Peacock hit to Hayes, the shortstop, and was thrown out. Fletcher reached first base on balls, but was left there when Patterson sent a fly to Durand. The First team came in to bat once more.

Patterson put the first one over, and Durand met it, driving a grounder to Smart. The shortstop fumbled, and then, when it was too late to catch the fleet runner, threw wide and low to first. How Ames managed to get his mitt on the ball was hard to understand, but the mitt was there and the ball stopped. A new batsman came up, Peters, the right fielder; and Rob, glancing at the pair at first base, made up his mind that Durand was going to steal. So he signalled for a high out, and Peters whacked at it, though it was beyond his reach. Even as the ball struck in the pocket of his mitt, Rob's fingers clutched it; his right leg went out and his arm came back simultaneously; like a flash the arm returned, the wrist snapped forward, and the ball shot straight and swift in a line for second. But alas! there was no one on second to receive it! McGuffy was on the way there, but although he arrived before Durand, the ball was already spinning toward centre field. Fletcher let it slip between his ankles, and Durand jogged easily home.

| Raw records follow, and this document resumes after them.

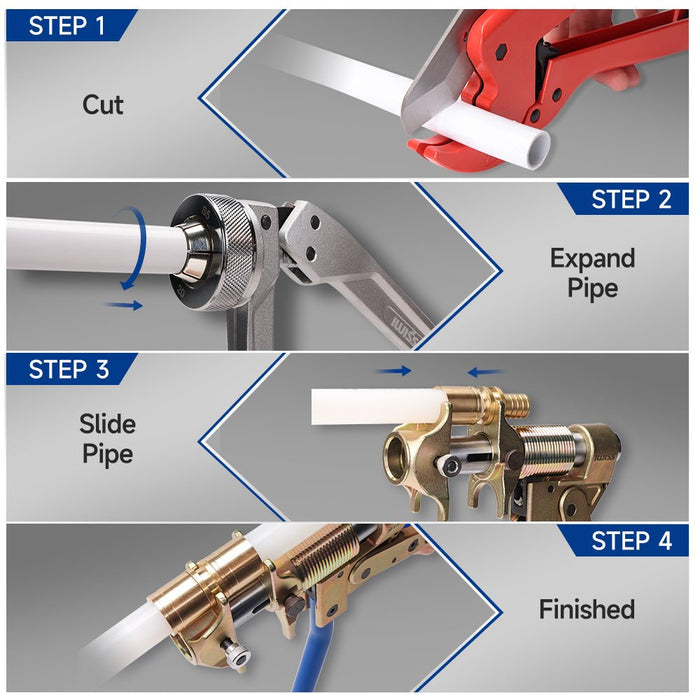 STEP 1

Cut

STEP 2

Expand Pipe

STEP 3

Slide Pipe

STEP 4

Finished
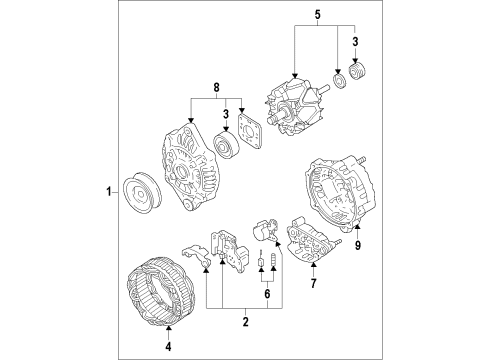 5
3
8
3
1
9
7
6
2
4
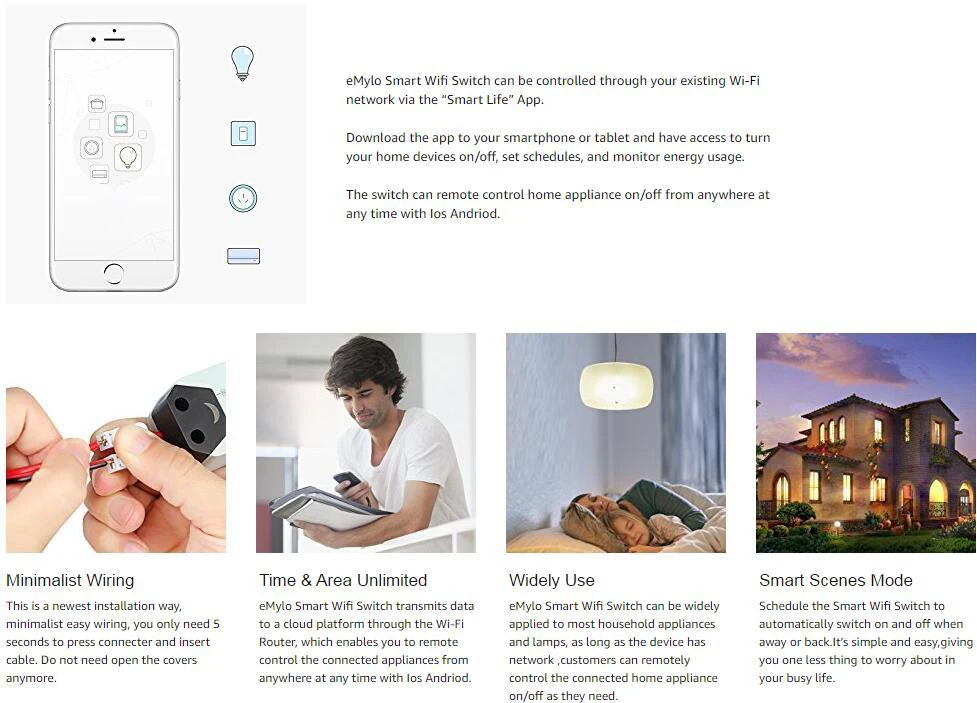 eMylo Smart Wifi Switch can be controlled through your existing Wi-Fi network via the "Smart Life" App.

Download the app to your smartphone or tablet and have access to turn your home devices on/off, set schedules, and monitor energy usage.

The switch can remote control home appliance on/off from anywhere at any time with Ios Andriod.

Minimalist Wiring

This is a newest installation way, minimalist easy wiring, you only need 5 seconds to press connecter and insert cable. Do not need open the covers anymore.

Time & Area Unlimited

eMylo Smart Wifi Switch transmits data to a cloud platform through the Wi-Fi Router, which enables you to remote control the connected appliances from anywhere at any time with Ios Andriod.

Widely Use

eMylo Smart Wifi Switch can be widely applied to most household appliances and lamps, as long as the device has network ,customers can remotely control the connected home appliance on/off as they need.

Smart Scenes Mode

Schedule the Smart Wifi Switch to automatically switch on and off when away or back.It's simple and easy,giving you one less thing to worry about in your busy life.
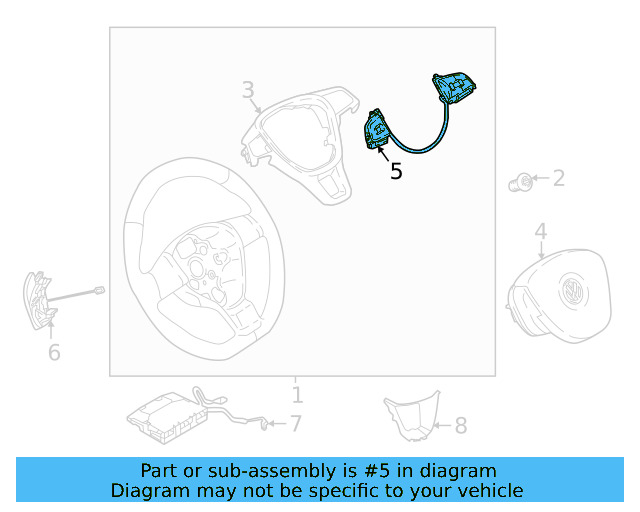 3

5

2

4

6

1

7

8

Part or sub-assembly is #5 in diagram
Diagram may not be specific to your vehicle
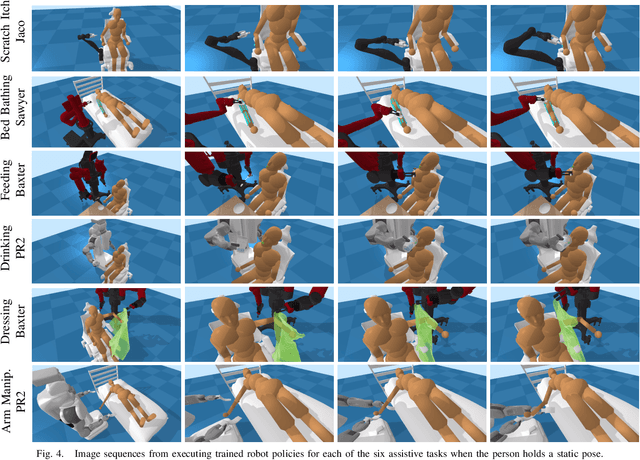 Scratch Itch
Jaco

Bed Bathing
Sawyer

Feeding
Baxter

Drinking
PR2

Dressing
Baxter

Arm Manip.
PR2

Fig. 4. Image sequences from executing trained robot policies for each of the six assistive tasks when the person holds a static pose.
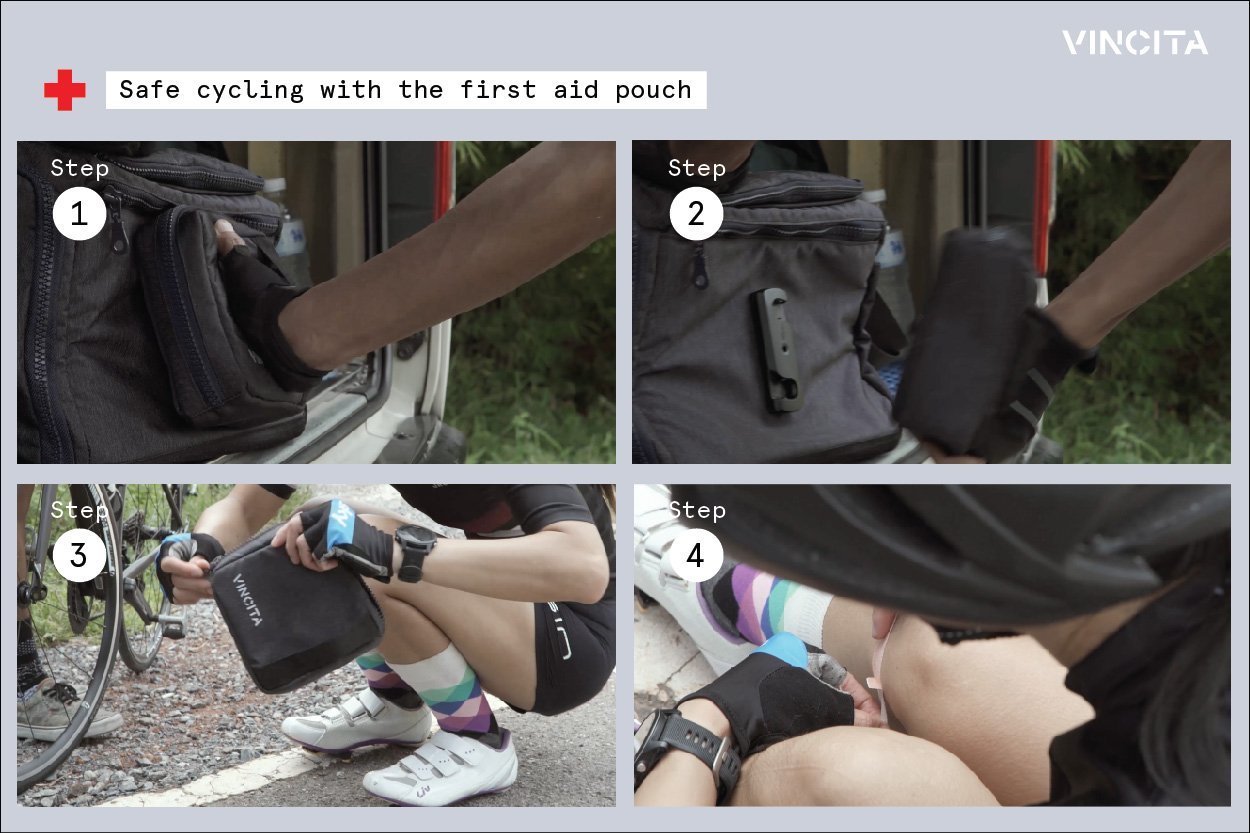 VINCITA

Safe cycling with the first aid pouch

Step
1

Step
2

Step
3

VINCITA

Step
4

This was poor work. Rob pounded his fist into the hole of his mitt, disgusted and indignant. But Patterson was waiting for the signal, and there was no chance to give to McGuffy the few forcible suggestions which Rob felt that he ought to be privileged to make. Patterson settled Peters with two high ones in succession; the first a poor one which he struck at, the second a good one which he did not recognize. Then Hayes hit to Patterson and was thrown out; and Borland, after two fouls, was caught on a swift jump ball and retired, muttering hard things at the umpire.

And now Rob had another opportunity at the bat. He still felt the sore spot on his back where O'Connell had potted him on his first appearance, but he stood up to the plate just as courageously as before, confident that O'Connell would not repeat the offence. The pitcher gave two balls, then put one squarely over, which Rob was fortunate enough to hit "on the nose." It sped away in a line over the third baseman's head out into the debatable ground, bounced just inside the foul line, then out, and rolled away into the far corner of the field. Rob raced past first and second, and reached third in safety just before the ball bounded into Durand's hands. Here he stayed while Allis went out on a hit to the second baseman, and Rorbach, waiting patiently, heard two strikes and three balls called. O'Connell dreaded a record of many bases on balls more than an additional run; so he tried to satisfy the umpire by putting one directly over, and Rorbach cracked it whizzing by O'Connell's head out over second base. Rob came home at his leisure. Then stubby McGuffy turned his freckled face toward the pitcher, and by hitting to O'Connell unintentionally sacrificed Rorbach to second; and big Ames, with his woodchopper's swing, drove another long hit into right field and brought Rorbach in. Smart, with the resignation of a fatalist, struck out.